Herausgegeben von M. Brenner, A. Kauders, G. Reuveni und N. Römer. Das zweisprachige Jahrbuch des Simon-Dubnow-Instituts/Simon Dubnow Institute Yearbook bildet den Kern der Publikationstätigkeit des Instituts. Die breit angelegten Überblicksaufsätze und die Spezialstudien im Hauptteil widmen sich der Geschichte einzelner Judenheiten in Mittel-, Ostmittel-, Ost- und Südosteuropa.
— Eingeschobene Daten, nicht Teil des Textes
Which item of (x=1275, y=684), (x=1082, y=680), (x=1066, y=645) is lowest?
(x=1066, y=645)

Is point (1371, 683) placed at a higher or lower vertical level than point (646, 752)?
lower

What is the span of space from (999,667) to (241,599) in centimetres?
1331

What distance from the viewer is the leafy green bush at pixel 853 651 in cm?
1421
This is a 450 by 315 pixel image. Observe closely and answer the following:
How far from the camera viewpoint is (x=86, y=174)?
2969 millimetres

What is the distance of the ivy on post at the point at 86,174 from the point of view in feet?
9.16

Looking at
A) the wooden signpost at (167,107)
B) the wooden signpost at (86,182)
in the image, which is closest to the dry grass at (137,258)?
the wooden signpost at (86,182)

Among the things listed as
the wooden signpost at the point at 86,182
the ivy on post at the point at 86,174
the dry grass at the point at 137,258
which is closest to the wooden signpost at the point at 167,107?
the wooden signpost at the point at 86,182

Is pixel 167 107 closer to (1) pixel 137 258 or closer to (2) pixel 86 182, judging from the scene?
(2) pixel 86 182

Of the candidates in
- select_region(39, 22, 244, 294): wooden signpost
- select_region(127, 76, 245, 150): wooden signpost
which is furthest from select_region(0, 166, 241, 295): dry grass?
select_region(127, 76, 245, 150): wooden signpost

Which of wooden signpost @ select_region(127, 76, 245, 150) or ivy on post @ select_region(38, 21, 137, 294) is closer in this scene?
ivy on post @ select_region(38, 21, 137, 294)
Verschiedenartige methodische Zugänge stehen im Jahrbuch/Yearbook gleichberechtigt nebeneinander Diplomatie- und Politikgeschichte, ebenso wie Sozial-, Rechts- und Gedächtnisgeschichte.
Rezensionsnotiz zu
Süddeutsche Zeitung, 23.02.2004
In seiner Kurzkritik des zweiten Jahrbuchs des Leipziger Simon-Dubnow-Instituts zeigt sich der Rezensent mit dem Kürzel tm äußerst angetan. Der Band mit Beiträgen zu jüdischer Geschichte und Kultur in ganz Europa bietet "umfassenden Einblick", lobt tm. Er erwähnt zustimmend den Beitrag von Mariana Hausleitner, die sich mit dem Einfluss unterschiedlicher "Staatsverfassungen" auf die Entfaltung jüdischen Lebens beschäftigt und hebt auch den Aufsatz über Odessa von Guido Hausmann lobend hervor. Als "besonders beachtenswert" streicht der Rezensent auch einen Beitrag zu jüdischer Geschichtsschreibung von Michael G. Müller heraus, der den Historiker Majer Balaban vorstellt. Insgesamt ein "sorgfältig betreutes" Buch, lobt tm zufrieden.